Fui al baño. Me lavé las manos con glicerina y aceite emulsionado. El tren había llegado a Rancagua. No la vi bajar mezclada entre la gente, pero olí mis manos y me vi en la pantalla. Un burgués común y corriente, que lleva el perfume del plástico.

Pero sabía que vendría de vuelta en el tren de las cinco y media. 

Diez minutos antes, tomé la bicicleta y me fui a la estación. Allí podría verla al menos, sentir que la tierra y el trabajo de los hombres, que la Historia y el Siglo nos pertenecen, y acaso serían nuestros durante los treinta segundos que la puerta se abriese, junto al andén. 

A medio camino, salté la misma solera de Antonio Varas y el bombín no cayó. Pedales en marcha, atravesé la plaza, crucé la línea que va hasta Chillán y sentí mi boca llena de pétalos. Venía el tren. Tomé la bicicleta y me instalé en el andén oriente. Le pregunté al guardavía si podía entrar al vagón con la bicicleta. No me respondió. Olí mis manos y descubrí que era el momento exacto, que toda mi vida había estado esperando que llegase.

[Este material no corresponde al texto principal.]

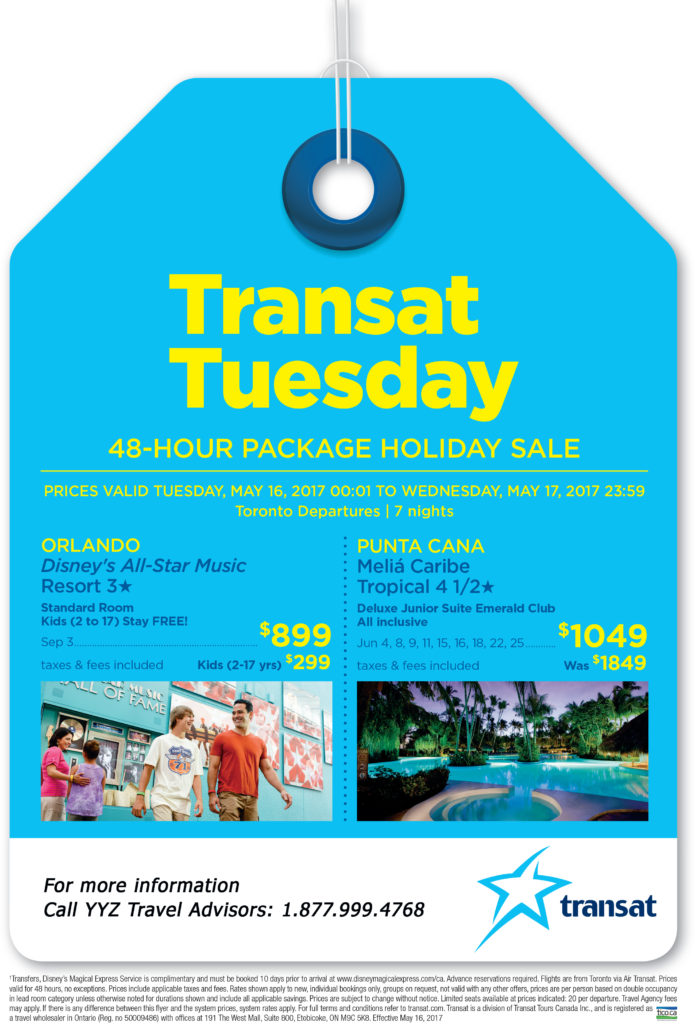 Tuesday Offer: 48-Hour Package Holiday Sale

Se abrió la puerta del último carro y la vi apoyada en un asiento. Dejé la bicicleta en el pavimento y subí. Un beso de treinta segundos me retuvo la vida entera. 

El mundo también está en mis manos.

DCCXVIII.- Tí



Nunca imaginé un color así:
abrir el corazón urgentemente,
tañir de dos campanas delirando,
amigos en intenso frenesí,
libertos caminando entre la gente
ingenuos que se miran temblando:
alguna vez acaso lo soñé.

Cansado de seguir mi sombra,
enciendo un nuevo canto amigo,
sinónimo de la belleza común,
persigo la virtud en una alondra,
el éxtasis anímico que al fin consigo:
deliro eternamente porque sigas tú.



DCCXVII.- Cuculíntegro




Oigo los latidos desnudos 
de tu digno corazón de nubes blancas,
cada tarde cuando vuelvo del trabajo 
y te abrazo.

Quiero estar allí, 
decidido y silencioso
llevando la taza, la cuchara y el té,
porque descanse tu boca, 
porque te sientas bien.

Y elevo un canto amigo 
hacia las intensas latitudes 
de tu ser de flauta dulce;
de tu violín anaranjado de susurros;
de tu voz y tu calor de cataratas
y hasta el silencio que oculta de mí 
y de mi vértigo impaciente aquello 
que el tiempo me dará como un regalo, 
lentamente.

Por respirar así la piel de tu cansancio,
por desplegar todo mi sexo fervoroso 
y persistente dentro de ti, 
allí donde la furia inextricable y tierna
de los seres pequeños que te habitan
detrás de cada palabra,
antes de que cierres tu boca
y un instante después de que la abras.

Allí.

11 de septiembre de 2012

DCCXVI.- Delirarte Transpirando



Un olor que hay en tu cuerpo me derriba,
cual perfume fabricado por el manto de la Historia:
y despiertas en mis ojos las papilas gustativas
que conspiran por la noche para oírte mejor.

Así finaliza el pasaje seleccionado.